Healthcare Wealth Safety Nets Are Designed To Exclude Disabled Wealth

Nov 24, 2020

Before the Affordable Care Act was passed, I could not get private health insurance because of my medical history. I literally called up my insurance provider and asked them “How much would it cost me per month to take the current healthcare plan provided by my employer and pay the premiums myself?” and I was told, in no uncertain terms, that there was absolutely no way I could get health coverage by the very people who were currently providing me healthcare. Not that I couldn’t afford it, but that they simply would not let me have it at any cost. The only way I could maintain my coverage was to stay with my current employer. If I became unemployed, my current coverage and any possibility of future coverage with my insurance provider would end.

Employer‐sponsored healthcare plans were the only way I could guarantee coverage. Now, with the Affordable Care Act, employer‐sponsored plans are are the only way I can guarantee affordable healthcare coverage. So, I did what any good red‐blooded American is supposed to do: I worked my way up the corporate ladder to where I had access to a substantial and complete benefits package including dental, vision, and medical insurance. Problem solved.

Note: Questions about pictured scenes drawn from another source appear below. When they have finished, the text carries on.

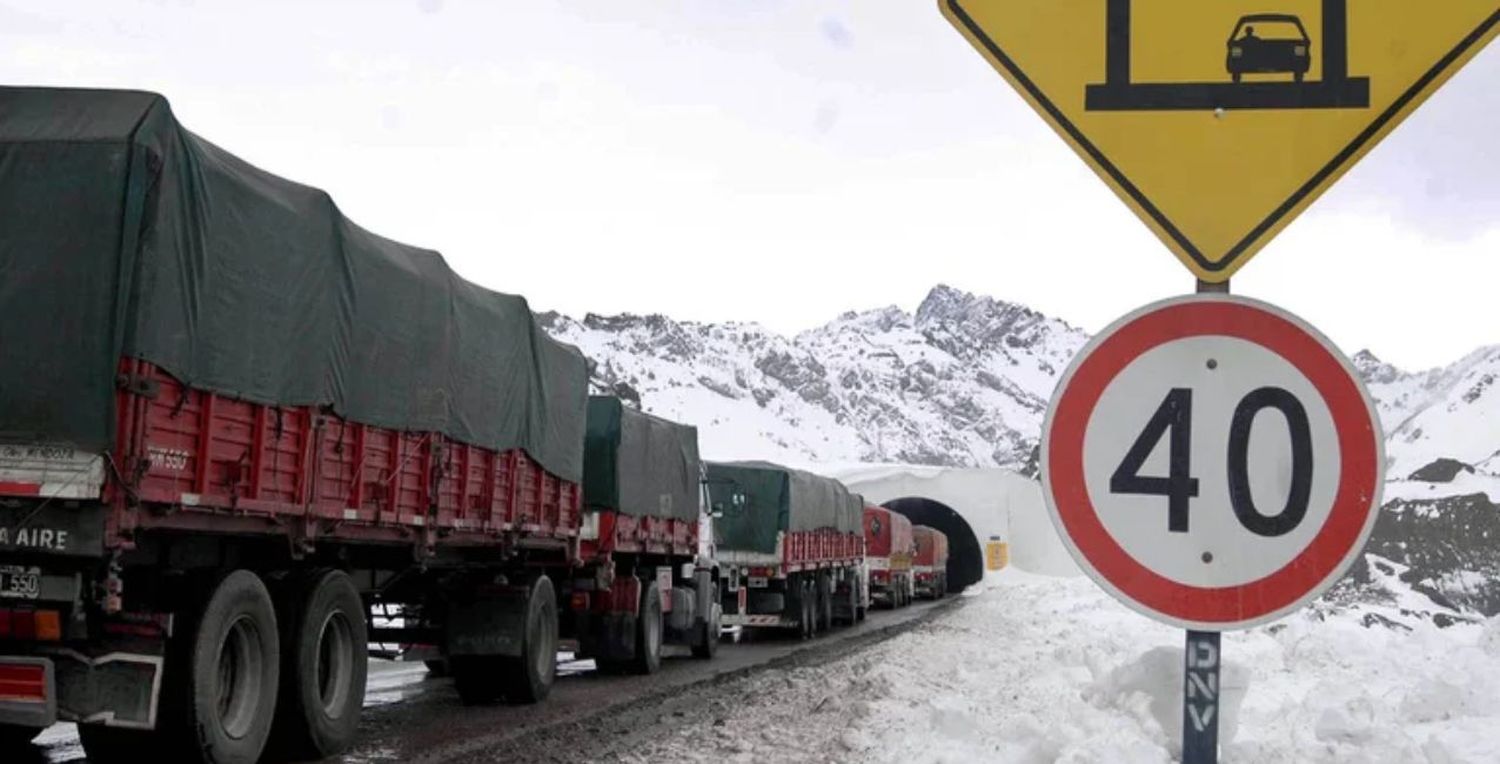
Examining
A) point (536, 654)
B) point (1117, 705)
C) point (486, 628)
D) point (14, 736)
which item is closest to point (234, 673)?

A few years go by and I get married and buy a house. Now, the concern is life insurance: I don’t want to leave my spouse at risk if something were to happen to me (and by “me” I mean “my ability to generate income due to my untimely death or dismemberment”). My job did offer a basic life insurance plan (equivalent to 1 year’s salary), but in order to get anything more substantial, I would need to sign up for a separate plan and take a health screening.

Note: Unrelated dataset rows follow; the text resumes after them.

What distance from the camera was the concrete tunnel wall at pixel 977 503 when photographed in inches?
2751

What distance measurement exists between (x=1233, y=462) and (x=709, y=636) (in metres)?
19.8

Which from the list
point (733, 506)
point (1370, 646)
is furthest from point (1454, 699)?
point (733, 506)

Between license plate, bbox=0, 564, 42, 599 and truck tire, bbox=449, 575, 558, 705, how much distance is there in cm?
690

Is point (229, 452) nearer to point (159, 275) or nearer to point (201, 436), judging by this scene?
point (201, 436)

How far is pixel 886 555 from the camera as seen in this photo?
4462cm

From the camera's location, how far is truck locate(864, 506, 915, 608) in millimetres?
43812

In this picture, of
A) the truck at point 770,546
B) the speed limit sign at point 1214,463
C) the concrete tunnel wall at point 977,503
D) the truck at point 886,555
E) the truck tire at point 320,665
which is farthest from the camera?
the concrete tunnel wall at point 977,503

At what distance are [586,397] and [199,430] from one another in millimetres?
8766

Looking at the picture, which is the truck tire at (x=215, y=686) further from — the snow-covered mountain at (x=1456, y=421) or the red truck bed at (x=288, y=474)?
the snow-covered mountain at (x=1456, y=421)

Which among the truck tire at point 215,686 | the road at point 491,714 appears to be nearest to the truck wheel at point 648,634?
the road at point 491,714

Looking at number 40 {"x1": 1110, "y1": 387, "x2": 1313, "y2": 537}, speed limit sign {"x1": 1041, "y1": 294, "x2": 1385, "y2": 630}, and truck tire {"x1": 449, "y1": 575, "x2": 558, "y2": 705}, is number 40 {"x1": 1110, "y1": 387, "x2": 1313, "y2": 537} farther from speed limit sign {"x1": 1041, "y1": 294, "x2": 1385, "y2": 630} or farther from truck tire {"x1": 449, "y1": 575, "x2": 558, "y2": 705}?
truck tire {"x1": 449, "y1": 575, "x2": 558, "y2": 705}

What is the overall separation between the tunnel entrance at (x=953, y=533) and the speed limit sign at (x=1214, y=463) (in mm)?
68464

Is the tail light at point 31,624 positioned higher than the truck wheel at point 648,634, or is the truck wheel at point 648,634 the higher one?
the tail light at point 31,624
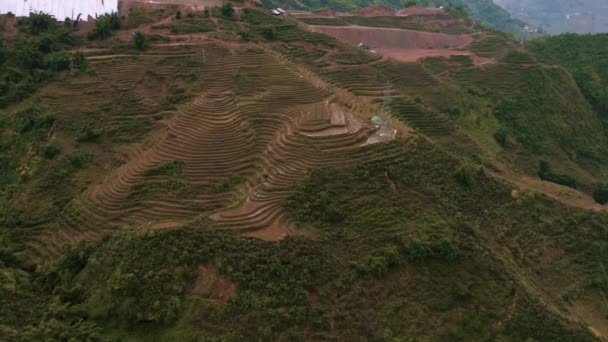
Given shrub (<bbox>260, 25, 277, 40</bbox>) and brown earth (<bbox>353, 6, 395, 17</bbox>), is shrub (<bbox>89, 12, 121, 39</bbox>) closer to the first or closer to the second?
shrub (<bbox>260, 25, 277, 40</bbox>)

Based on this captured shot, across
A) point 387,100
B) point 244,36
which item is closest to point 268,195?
point 387,100

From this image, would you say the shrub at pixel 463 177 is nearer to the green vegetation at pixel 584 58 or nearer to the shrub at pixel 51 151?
the shrub at pixel 51 151

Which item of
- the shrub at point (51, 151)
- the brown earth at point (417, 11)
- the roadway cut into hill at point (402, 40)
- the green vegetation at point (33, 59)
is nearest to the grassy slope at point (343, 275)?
the shrub at point (51, 151)

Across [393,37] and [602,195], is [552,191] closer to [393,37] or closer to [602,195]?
[602,195]

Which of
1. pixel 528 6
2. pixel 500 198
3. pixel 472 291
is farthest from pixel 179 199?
pixel 528 6

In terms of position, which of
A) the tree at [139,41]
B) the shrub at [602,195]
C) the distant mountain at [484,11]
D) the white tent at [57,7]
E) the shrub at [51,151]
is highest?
the distant mountain at [484,11]

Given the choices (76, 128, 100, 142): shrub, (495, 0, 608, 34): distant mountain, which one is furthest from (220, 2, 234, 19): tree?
(495, 0, 608, 34): distant mountain

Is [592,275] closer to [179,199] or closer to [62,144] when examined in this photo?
[179,199]
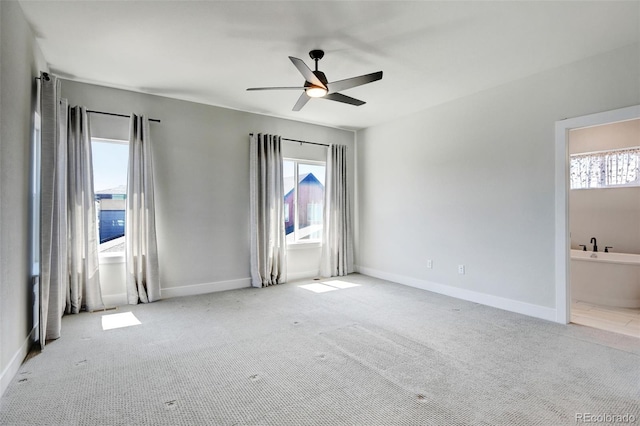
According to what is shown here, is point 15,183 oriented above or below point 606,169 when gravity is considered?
below

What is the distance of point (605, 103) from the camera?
3.33 meters

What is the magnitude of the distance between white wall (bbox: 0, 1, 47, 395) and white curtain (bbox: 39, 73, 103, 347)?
0.12 metres

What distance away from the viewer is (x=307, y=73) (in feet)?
9.37

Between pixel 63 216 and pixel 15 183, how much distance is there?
944 millimetres

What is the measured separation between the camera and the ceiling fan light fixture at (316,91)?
3160mm

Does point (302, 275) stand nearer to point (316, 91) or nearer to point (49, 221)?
point (316, 91)

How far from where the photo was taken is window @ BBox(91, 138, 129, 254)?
428 cm

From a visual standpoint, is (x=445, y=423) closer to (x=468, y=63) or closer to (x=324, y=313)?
(x=324, y=313)

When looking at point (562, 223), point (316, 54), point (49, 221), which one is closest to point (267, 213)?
point (316, 54)

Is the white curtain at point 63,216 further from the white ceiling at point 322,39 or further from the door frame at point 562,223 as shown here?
the door frame at point 562,223

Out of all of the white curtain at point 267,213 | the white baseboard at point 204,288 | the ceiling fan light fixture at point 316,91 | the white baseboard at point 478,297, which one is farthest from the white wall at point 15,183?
the white baseboard at point 478,297

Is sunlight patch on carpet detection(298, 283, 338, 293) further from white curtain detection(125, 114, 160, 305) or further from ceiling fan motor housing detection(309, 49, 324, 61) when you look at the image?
ceiling fan motor housing detection(309, 49, 324, 61)

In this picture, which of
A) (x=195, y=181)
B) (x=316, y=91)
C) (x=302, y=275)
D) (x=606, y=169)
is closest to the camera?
(x=316, y=91)

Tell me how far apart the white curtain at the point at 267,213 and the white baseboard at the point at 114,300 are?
5.82 feet
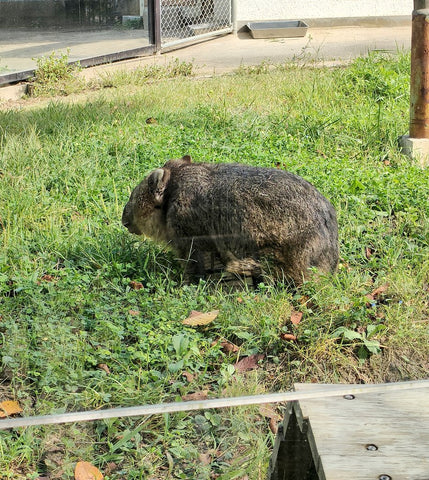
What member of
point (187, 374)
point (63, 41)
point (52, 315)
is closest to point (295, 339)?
point (187, 374)

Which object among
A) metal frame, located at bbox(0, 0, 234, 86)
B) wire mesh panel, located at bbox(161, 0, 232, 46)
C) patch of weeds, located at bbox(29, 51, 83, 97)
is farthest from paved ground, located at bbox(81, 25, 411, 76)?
patch of weeds, located at bbox(29, 51, 83, 97)

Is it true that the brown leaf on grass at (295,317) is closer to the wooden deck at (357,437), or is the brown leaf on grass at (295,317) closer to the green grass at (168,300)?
the green grass at (168,300)

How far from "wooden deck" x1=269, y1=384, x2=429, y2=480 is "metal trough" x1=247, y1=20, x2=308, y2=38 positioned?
1308cm

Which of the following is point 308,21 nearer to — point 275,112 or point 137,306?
point 275,112

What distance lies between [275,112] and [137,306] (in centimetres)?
→ 438

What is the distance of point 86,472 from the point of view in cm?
363

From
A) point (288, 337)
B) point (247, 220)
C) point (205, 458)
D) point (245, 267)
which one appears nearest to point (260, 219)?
point (247, 220)

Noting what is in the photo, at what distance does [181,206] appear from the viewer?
17.6ft

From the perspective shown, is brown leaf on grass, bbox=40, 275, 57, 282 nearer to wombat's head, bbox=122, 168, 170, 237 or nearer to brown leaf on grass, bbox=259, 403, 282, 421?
wombat's head, bbox=122, 168, 170, 237

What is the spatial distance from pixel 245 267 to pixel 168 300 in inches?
24.3

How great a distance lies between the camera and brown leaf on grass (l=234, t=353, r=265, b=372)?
14.6 feet

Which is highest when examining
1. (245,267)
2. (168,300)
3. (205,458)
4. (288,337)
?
(245,267)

I did this and got denied. Which, for those of you who might not know, is really bad. Being denied for life insurance from one company actually makes it harder for you to get life insurance from another. Luckily, my financial advisor was able to make some phone calls and find someone who was willing to offer me coverage at a reasonable price. I’d finally been granted the ability to protect the wealth and assets I’d worked so hard for all those years.

Fast forward a decade.

I’m older now. Greying around the edges and a little squishier and creakier in the middle. I’m starting to think about long‐term care: how I’m going to make sure that my possible need for an assisted living or nursing facility won’t leave my spouse and I bankrupt or stuck on medicaid. Assisted living and nursing facilities are prohibitively expensive and costs can run into the tens of thousands of dollars a month.

To offset these costs, a lot of people pay for long‐term care insurance which is basically a healthcare plan that only covers costs related to an assisted living or nursing facility. I won’t go into the history of why, but these plans are prohibitively expensive and premiums can easily double or triple with little notice. They’re also designed to exclude the people who are most likely to need them.

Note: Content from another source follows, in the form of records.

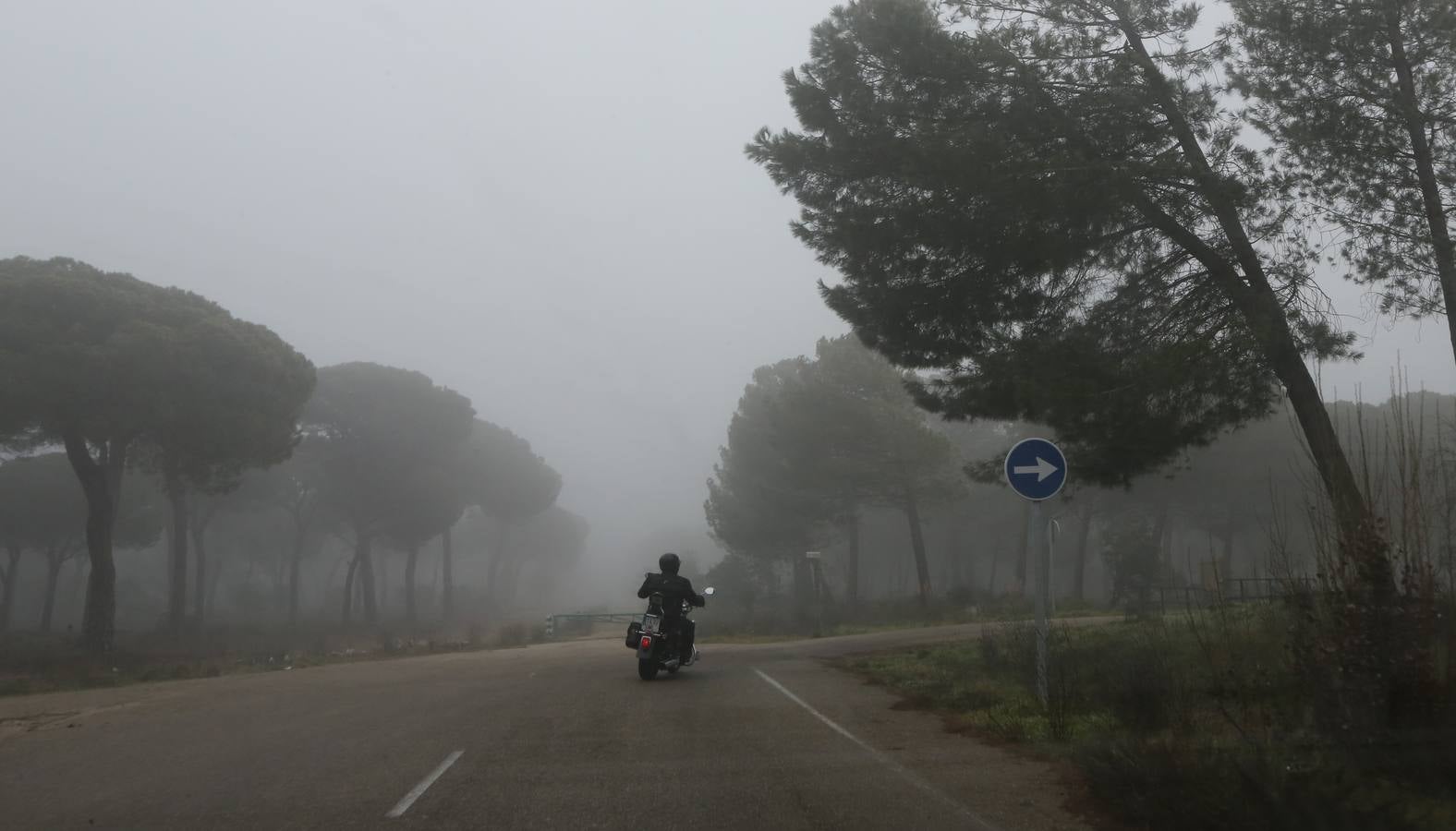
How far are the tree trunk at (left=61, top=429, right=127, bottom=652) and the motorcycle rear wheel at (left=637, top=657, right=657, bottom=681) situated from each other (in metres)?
19.8

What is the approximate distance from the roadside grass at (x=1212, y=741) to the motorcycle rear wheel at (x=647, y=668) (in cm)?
327

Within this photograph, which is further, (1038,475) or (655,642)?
(655,642)

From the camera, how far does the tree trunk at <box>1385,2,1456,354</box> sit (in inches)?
475

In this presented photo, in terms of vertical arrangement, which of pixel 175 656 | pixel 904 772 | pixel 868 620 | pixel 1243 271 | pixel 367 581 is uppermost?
pixel 1243 271

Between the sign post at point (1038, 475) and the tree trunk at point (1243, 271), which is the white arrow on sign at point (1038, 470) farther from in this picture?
the tree trunk at point (1243, 271)

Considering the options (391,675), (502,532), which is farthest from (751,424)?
(391,675)

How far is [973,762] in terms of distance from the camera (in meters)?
7.96

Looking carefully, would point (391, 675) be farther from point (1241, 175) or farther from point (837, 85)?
point (1241, 175)

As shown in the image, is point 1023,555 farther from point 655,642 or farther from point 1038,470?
point 1038,470

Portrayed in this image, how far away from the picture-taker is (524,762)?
8219 millimetres

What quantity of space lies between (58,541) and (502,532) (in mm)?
31639

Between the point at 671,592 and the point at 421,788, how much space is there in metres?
7.03

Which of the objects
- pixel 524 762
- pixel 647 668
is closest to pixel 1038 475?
pixel 524 762

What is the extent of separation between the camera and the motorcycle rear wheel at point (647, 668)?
45.4 feet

If you were to examine an application form for a long‐term care insurance plan, you’ll find at the very bottom a question that essentially asks “Do you currently use any kind of mobility aid?” And if the answer is “yes”, it kindly instructs you to throw the application in the garbage. So, I cannot use long‐term care insurance to protect my wealth as I age.

But all is not lost: I could use a long‐term care rider that’s common in a lot of life‐insurance plans. It basically says that you can draw down your life insurance plan in order to pay for your long term care. This would be a great option for me, if my life insurance plan had one. It does not. And in order to get one added, I would have to go back through underwriting, which I can no longer do.

Because if I did, the company who currently manages my life insurance policy (the one that would barely cover me in the first place) would no longer cover me. Apparently, in the decade since I’ve held the policy, the rules for underwriting has changed and there is no way that I could qualify for coverage. Keep in mind that my diagnosis and medical history have not changed. Instead, the insurance company decided to change the rules for underwriting and the only reason I am currently insured is because they’re not able to cancel my policy.

This brings me to my last option: my spouse’s life insurance policy. They can get through underwriting and get a long‐term care rider added to their plan. We could then use that rider to cover my long‐term care if the need should arise. But if we were to both need care, the money would run out very quickly and the best we could hope for is a medicare waver (assuming we find a facility that accepts said waivers). So, we’ll be left in the position of choosing who gets the care they need.

All these years I was told that, in exchange for doing my part to amass capital, these systems would be there to help me protect it. The truth is, in American society, my life, my existence, and the capital it creates are not worth investing in. My body is a commodity no one is buying. By my very nature, I’m a bad investment.

So let put this as plainly as I can: when people say things like “If you want healthcare so badly, get a better job!” Or “If you want life insurance, all you have to do is pay the premiums!” they’re fucking liars. These “safety nets” everyone tell you about are explicitly designed to exclude disabled people and, by extension, disabled wealth. They refuse to take our money. We literally cannot pay them to protect us and no amount of wealth we could ever hope to generate in our lifetimes will change that. Disabled people simply aren’t allowed to protect the wealth they’ve been told they have to earn in order to receive healthcare or even have the possibility of protecting those they love in the event the unthinkable happens.